Clem was still a bloody mess, wailing like her bike had just given birth to her.
We looked up to the window above where Corey and Max were high-fiving and grinning like lunatics, their empty blood buckets dangling from their free hands.
I folded my arms and walked out into the blood-drenched road, towering over Clem. ‘Now, that wasn’t a very nice surprise, was it?’
‘Who are you?’ she whimpered, shivering in the cool night air.
Her brother returned from the hedge, pulling his bike up onto its wheels. ‘You’ll pay for that,’ he threatened shakily, stabbing a finger at Fallon. ‘Who’s she?’
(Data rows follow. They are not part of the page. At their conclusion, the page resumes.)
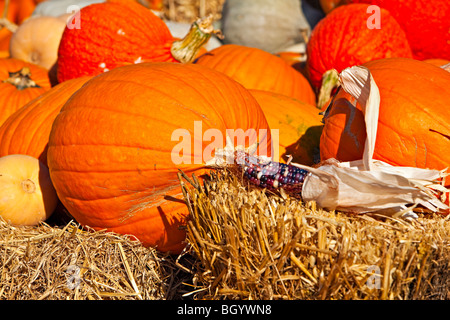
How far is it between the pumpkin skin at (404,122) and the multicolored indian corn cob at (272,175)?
0.30 metres

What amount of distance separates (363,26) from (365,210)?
5.96 feet

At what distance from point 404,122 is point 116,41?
1.86 meters

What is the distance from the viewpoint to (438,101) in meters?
1.63

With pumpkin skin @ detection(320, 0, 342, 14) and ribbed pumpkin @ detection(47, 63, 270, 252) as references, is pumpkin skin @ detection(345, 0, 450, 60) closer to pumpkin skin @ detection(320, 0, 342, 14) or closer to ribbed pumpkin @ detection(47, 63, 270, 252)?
pumpkin skin @ detection(320, 0, 342, 14)

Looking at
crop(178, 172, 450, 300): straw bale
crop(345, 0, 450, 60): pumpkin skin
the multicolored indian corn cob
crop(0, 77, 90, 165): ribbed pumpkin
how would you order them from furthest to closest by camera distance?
crop(345, 0, 450, 60): pumpkin skin < crop(0, 77, 90, 165): ribbed pumpkin < the multicolored indian corn cob < crop(178, 172, 450, 300): straw bale

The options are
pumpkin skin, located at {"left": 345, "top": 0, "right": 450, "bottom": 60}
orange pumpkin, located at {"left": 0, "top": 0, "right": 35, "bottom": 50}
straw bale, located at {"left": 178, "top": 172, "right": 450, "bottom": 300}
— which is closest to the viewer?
straw bale, located at {"left": 178, "top": 172, "right": 450, "bottom": 300}

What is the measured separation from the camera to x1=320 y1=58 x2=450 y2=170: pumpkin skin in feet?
5.19

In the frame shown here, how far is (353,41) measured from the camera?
2881mm

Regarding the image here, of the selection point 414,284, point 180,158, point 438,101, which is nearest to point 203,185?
point 180,158

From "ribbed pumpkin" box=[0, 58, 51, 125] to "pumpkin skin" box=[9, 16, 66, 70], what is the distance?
23 cm

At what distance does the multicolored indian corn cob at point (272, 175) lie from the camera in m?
1.53

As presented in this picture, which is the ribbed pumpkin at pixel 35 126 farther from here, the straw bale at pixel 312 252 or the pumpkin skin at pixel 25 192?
the straw bale at pixel 312 252

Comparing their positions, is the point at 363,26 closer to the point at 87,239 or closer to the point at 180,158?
the point at 180,158
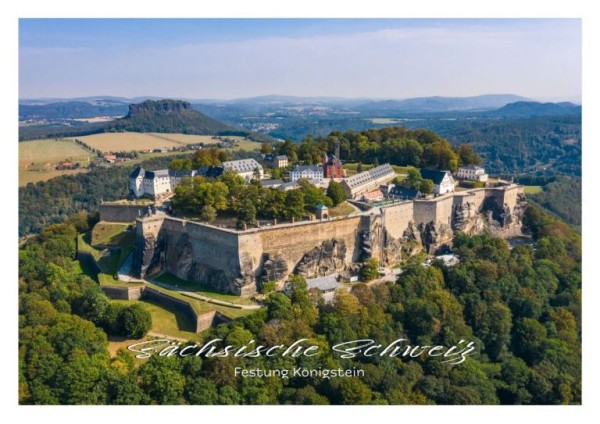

‘Just a friend,’ I said. ‘And she won’t pay for it, you’re wrong about that.’ I pushed him back down into the ditch, with his vomit. ‘If you EVER come back here again, it’ll be YOUR blood we’re pouring from those buckets. Got it?’
Alfie scrabbled to his feet, but said nothing.
Clem rolled her bike to an upright position. ‘I w-w-w-want to go home, Alfie.’
Her brother looked back at us. ‘Where’s Luke? Where’s Raddy?’
Fallon looked at me, clearly not knowing what to say. This was my plan.
‘They’re inside. In the Skin Room,’ I told them.
‘What’s that?’ asked Clem.
‘Where Roadkill Rosie skins her hides, of course. The ones she collects on the trucks. No one comes out of there alive. Sorry. Well, best be running along now then. Nighty night.’
‘No, wait!’ Alfie cried, grabbing my arm. I turned and looked at him, glaring like he’d just made the biggest mistake of his life. ‘Please. We’re sorry. Please, let them go.’